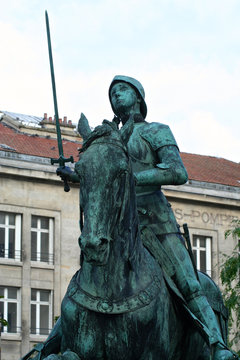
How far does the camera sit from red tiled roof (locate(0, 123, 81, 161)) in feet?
177

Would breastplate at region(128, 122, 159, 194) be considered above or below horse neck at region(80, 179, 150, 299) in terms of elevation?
above

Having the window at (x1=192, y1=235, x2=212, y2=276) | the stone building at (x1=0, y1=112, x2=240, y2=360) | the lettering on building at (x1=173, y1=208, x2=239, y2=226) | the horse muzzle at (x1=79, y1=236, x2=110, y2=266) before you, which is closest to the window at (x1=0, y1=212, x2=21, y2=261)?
the stone building at (x1=0, y1=112, x2=240, y2=360)

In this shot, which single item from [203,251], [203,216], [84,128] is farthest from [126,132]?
[203,251]

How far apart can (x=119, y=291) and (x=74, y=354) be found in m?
0.63

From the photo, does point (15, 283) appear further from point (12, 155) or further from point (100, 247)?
point (100, 247)

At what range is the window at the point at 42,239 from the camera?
53812 mm

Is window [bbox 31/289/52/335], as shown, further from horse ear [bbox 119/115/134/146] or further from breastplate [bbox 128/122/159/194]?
horse ear [bbox 119/115/134/146]

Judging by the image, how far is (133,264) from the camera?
10.5 meters

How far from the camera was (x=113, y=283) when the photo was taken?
10.3m

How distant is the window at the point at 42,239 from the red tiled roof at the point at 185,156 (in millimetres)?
2864

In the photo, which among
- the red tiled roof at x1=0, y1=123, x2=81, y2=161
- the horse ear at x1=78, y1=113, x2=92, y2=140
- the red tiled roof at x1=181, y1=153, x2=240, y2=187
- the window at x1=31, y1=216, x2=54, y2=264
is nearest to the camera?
the horse ear at x1=78, y1=113, x2=92, y2=140

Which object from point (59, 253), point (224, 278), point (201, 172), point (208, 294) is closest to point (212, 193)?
point (201, 172)

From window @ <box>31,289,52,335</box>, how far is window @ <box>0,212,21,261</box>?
1.84 m

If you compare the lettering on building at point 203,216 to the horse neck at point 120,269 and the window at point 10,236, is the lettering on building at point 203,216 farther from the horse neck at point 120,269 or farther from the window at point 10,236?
the horse neck at point 120,269
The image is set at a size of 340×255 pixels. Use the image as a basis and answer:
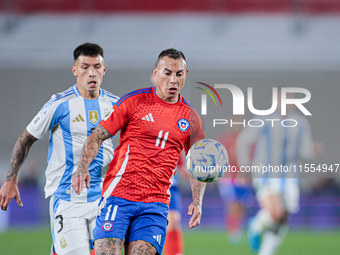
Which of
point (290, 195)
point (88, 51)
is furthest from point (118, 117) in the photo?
point (290, 195)

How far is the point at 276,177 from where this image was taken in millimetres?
8219

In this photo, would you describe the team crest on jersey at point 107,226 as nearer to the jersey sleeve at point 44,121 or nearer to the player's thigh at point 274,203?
the jersey sleeve at point 44,121

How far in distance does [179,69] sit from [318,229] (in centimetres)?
1261

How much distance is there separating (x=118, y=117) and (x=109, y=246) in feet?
3.10

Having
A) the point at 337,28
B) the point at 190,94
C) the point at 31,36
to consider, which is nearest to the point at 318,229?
the point at 190,94

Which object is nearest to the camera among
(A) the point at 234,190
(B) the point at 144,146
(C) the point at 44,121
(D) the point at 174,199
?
(B) the point at 144,146

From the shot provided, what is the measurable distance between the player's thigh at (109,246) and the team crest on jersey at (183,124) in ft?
3.29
**********
■ **What you should do**: Quote the listing above in full, except for the pictures.

■ **The answer**:
How far does the camera sit from red tiled roof (locate(0, 123, 81, 161)) in feet?
177

Would breastplate at region(128, 122, 159, 194) be considered above or below horse neck at region(80, 179, 150, 299) in terms of elevation?
above

Having the window at (x1=192, y1=235, x2=212, y2=276) | the stone building at (x1=0, y1=112, x2=240, y2=360) | the lettering on building at (x1=173, y1=208, x2=239, y2=226) | the horse muzzle at (x1=79, y1=236, x2=110, y2=266) before you, which is closest to the window at (x1=0, y1=212, x2=21, y2=261)?
the stone building at (x1=0, y1=112, x2=240, y2=360)

In this shot, which single item from [203,251], [203,216], [84,128] is farthest from [126,132]?
[203,251]

How far apart can (x=119, y=291) and (x=74, y=354) be found in m?
0.63

From the photo, does point (15, 283) appear further from point (12, 155) or further from point (100, 247)?
point (100, 247)

At what range is the window at the point at 42,239 from the camera?
53812 mm

Is window [bbox 31/289/52/335], as shown, further from horse ear [bbox 119/115/134/146] or further from breastplate [bbox 128/122/159/194]?
horse ear [bbox 119/115/134/146]

Judging by the image, how far is (133,264) from the camera?
10.5 meters

How far from the camera was (x=113, y=283) when the photo was taken?
10.3m

How distant is the window at the point at 42,239 from the red tiled roof at the point at 185,156 (in millimetres)?
2864

In the photo, which among
- the red tiled roof at x1=0, y1=123, x2=81, y2=161
- the horse ear at x1=78, y1=113, x2=92, y2=140
- the red tiled roof at x1=181, y1=153, x2=240, y2=187
- the window at x1=31, y1=216, x2=54, y2=264
is nearest to the camera?
the horse ear at x1=78, y1=113, x2=92, y2=140

Which object from point (59, 253), point (224, 278), point (201, 172), point (208, 294) is closest to point (212, 193)?
point (201, 172)

From window @ <box>31,289,52,335</box>, how far is window @ <box>0,212,21,261</box>?
1.84 m

If you compare the lettering on building at point 203,216 to the horse neck at point 120,269 and the window at point 10,236, is the lettering on building at point 203,216 farther from the horse neck at point 120,269 or farther from the window at point 10,236?
the horse neck at point 120,269
The image is set at a size of 340×255 pixels. Use the image as a basis and answer:
Which of
point (290, 195)
point (88, 51)
is furthest from point (118, 117) in the photo?
point (290, 195)

How far is the point at 276,177 from where this image was taken in millimetres?
8219

In this photo, would you describe the team crest on jersey at point 107,226 as nearer to the jersey sleeve at point 44,121 or nearer to the player's thigh at point 274,203?
the jersey sleeve at point 44,121

How far in distance does [179,69] sit from [318,229] (in centimetres)?
1261

How much distance is there separating (x=118, y=117) and (x=109, y=246) in feet?
3.10

Having
A) the point at 337,28
B) the point at 190,94
C) the point at 31,36
to consider, which is nearest to the point at 318,229?
the point at 190,94

Which object is nearest to the camera among
(A) the point at 234,190
(B) the point at 144,146
(C) the point at 44,121
(D) the point at 174,199
?
(B) the point at 144,146

From the shot provided, what is the measurable distance between the player's thigh at (109,246) and the team crest on jersey at (183,124) in ft?
3.29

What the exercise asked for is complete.